May 23 (Reuters) - A "border adjustment" tax proposal meant to favor exports over imports is part of a wide-ranging tax reform plan supported by senior Republicans in the U.S. House of Representatives.
Businesses are divided over the border tax proposal, with import-heavy companies widely opposed and exporters in favor. The chief executives of retailer Target Corp and agribusiness Archer Daniels Midland Co offered conflicting views in a House hearing on Tuesday.
Here are basic facts about the House Republicans' tax plan:
IMPORT COST DEDUCTIBILITY
Companies pay tax on their taxable income, which equals revenue minus wages, interest, advertising and depreciation. Also deductible is the "cost of goods sold," which includes costs of buying products, including imports, for use in manufacturing or for resale.
The proposal would end the deductibility of import costs.

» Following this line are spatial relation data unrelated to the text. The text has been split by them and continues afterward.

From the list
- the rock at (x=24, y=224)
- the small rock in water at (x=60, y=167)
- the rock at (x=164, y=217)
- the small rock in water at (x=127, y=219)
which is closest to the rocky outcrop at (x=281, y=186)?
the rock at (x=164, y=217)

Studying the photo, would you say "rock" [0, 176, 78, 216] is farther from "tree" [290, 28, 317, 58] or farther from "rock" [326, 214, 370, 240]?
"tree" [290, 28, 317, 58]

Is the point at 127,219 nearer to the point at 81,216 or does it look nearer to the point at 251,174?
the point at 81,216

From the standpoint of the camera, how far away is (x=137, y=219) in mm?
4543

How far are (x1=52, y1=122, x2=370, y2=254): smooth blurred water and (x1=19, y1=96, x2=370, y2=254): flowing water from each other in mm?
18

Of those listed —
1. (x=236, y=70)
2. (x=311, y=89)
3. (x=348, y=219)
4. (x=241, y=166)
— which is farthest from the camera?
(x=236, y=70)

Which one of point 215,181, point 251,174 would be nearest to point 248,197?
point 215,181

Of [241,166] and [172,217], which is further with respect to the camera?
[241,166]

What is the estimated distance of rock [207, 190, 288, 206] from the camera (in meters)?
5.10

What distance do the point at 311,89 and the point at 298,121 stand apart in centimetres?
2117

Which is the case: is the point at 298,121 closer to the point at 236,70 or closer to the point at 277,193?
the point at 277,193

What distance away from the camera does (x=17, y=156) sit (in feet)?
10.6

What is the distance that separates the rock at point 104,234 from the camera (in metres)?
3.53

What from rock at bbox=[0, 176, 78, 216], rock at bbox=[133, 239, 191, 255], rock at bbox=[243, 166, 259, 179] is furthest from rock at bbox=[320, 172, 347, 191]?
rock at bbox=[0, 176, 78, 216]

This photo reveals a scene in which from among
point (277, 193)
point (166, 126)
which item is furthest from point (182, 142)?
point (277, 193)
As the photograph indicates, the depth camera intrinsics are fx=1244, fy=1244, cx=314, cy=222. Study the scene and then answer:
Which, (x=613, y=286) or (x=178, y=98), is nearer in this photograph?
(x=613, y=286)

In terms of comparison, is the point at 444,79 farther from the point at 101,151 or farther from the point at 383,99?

Critics say importers would respond by passing on their higher tax costs to consumers through increased prices.
EXPORT INCOME EXCLUSION
In a counterbalancing step to boost exports, the proposal would let companies exclude from their taxable income the portion of their revenues derived from outside the United States. Only revenues derived from sales inside the United States would be taxable.
Companies would no longer be taxed on foreign income brought into the United States. About $2.6 trillion in profits now parked abroad would be repatriated and taxed, at 3.5 percent to 8.75 percent, payable over eight years.
BUSINESS TAX CUTS
The top corporate income tax rate, under the House Republicans' multifaceted plan, would fall to 20 percent from its present statutory level of 35 percent.
The proposal would set a top 25 percent rate for "pass-through" businesses, such as sole proprietorships, partnerships and S corporations. If the top individual tax rate stays at 39.6 percent, critics say the new pass-through cap would encourage people to dodge taxes by converting wages to business income.
The corporate alternative minimum tax would be eliminated.
The Republican proposal would allow companies to deduct the full cost of new machinery and inventories immediately. They now must reduce the value of such capital over time for wear and tear. This process occurs over several years, depending on the asset, and the depreciation costs are deductible.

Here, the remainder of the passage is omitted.